#### [DIRECTIONS FOR THIS TASK]
Count the lines in the items below that contain the string "wing", with case counting, and reply with only the number.
··· DATASET ENTRIES ···
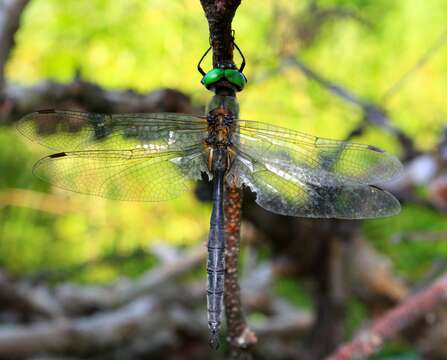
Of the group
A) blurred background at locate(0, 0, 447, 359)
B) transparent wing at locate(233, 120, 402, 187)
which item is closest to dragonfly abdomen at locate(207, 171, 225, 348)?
transparent wing at locate(233, 120, 402, 187)

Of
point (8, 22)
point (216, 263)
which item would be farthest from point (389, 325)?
point (8, 22)

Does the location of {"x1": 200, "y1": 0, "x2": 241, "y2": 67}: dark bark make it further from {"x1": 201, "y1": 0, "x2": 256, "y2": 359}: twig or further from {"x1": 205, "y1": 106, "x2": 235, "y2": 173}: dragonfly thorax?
{"x1": 205, "y1": 106, "x2": 235, "y2": 173}: dragonfly thorax

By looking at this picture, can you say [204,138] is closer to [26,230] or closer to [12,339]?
[12,339]

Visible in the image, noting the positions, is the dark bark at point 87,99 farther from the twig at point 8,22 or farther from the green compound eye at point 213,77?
the green compound eye at point 213,77

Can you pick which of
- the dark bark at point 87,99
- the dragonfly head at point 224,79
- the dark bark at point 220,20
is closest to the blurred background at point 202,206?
the dark bark at point 87,99

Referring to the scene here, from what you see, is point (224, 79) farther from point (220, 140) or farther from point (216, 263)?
point (216, 263)

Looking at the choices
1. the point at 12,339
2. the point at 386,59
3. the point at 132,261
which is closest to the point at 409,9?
the point at 386,59
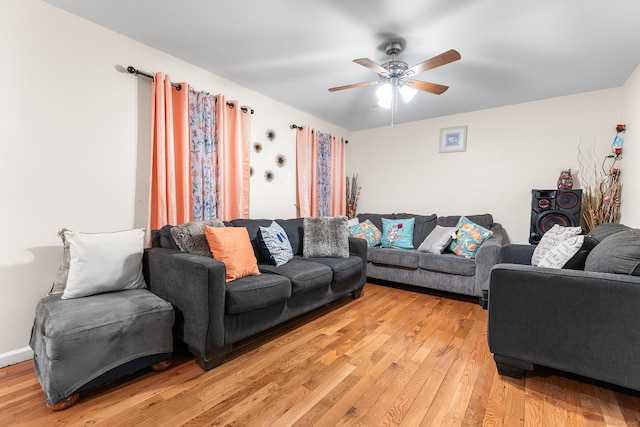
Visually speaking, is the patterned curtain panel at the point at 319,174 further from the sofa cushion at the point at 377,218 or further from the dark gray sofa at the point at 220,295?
the dark gray sofa at the point at 220,295

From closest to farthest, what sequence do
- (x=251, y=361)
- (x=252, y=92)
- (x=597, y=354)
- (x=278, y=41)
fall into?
(x=597, y=354)
(x=251, y=361)
(x=278, y=41)
(x=252, y=92)

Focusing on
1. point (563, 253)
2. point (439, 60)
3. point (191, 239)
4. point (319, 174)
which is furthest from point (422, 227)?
point (191, 239)

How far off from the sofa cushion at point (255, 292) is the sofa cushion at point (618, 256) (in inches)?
75.9

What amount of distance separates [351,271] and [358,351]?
954 mm

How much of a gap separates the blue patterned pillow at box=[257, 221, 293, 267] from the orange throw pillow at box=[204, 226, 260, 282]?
1.05 ft

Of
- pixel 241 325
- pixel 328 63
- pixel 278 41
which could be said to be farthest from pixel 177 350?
pixel 328 63

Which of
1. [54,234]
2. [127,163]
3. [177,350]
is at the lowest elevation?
[177,350]

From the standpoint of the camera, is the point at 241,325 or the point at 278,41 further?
the point at 278,41

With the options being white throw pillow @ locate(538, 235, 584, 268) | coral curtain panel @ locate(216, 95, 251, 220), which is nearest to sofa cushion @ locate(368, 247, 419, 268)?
white throw pillow @ locate(538, 235, 584, 268)

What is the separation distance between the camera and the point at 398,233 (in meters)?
4.01

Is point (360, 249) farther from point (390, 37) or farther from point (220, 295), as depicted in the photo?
point (390, 37)

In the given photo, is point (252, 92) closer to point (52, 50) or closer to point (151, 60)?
point (151, 60)

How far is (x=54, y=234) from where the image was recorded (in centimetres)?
206

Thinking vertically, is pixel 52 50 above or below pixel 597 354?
above
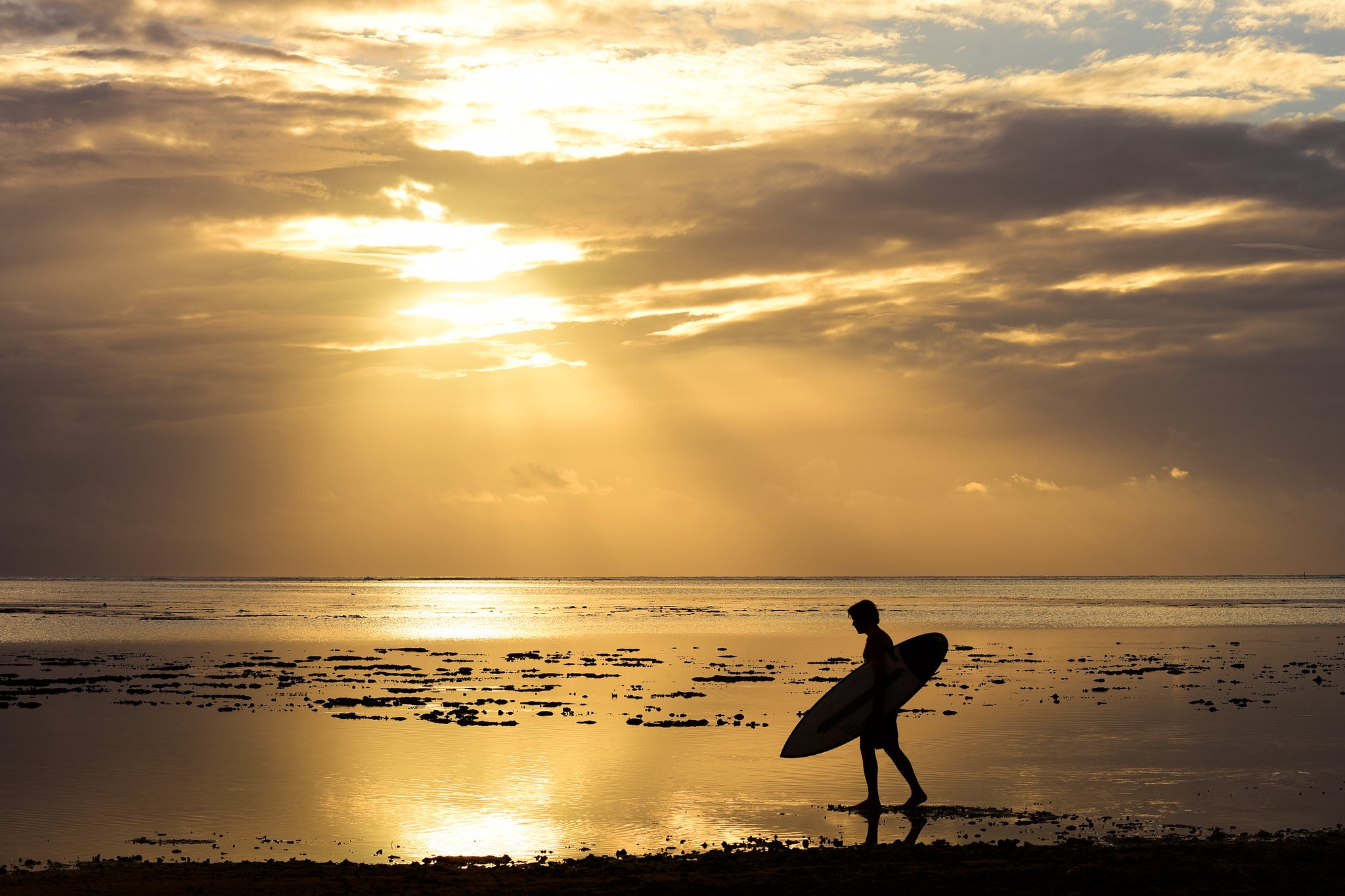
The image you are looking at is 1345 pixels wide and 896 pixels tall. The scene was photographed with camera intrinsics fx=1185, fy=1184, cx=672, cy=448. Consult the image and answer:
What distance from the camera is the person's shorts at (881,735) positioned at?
1709 cm

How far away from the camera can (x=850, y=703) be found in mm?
19938

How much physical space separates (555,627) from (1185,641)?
42677 mm

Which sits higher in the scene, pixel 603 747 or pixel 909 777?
pixel 909 777

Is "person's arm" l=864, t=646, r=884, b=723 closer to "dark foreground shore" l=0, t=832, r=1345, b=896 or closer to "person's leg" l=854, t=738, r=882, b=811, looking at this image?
"person's leg" l=854, t=738, r=882, b=811

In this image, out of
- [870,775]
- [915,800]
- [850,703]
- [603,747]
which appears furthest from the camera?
[603,747]

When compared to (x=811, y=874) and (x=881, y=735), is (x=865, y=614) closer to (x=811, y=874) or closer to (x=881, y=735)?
(x=881, y=735)

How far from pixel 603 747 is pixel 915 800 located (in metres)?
8.62

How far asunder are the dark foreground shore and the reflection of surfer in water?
2.80 m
···
#### [RESPONSE]
2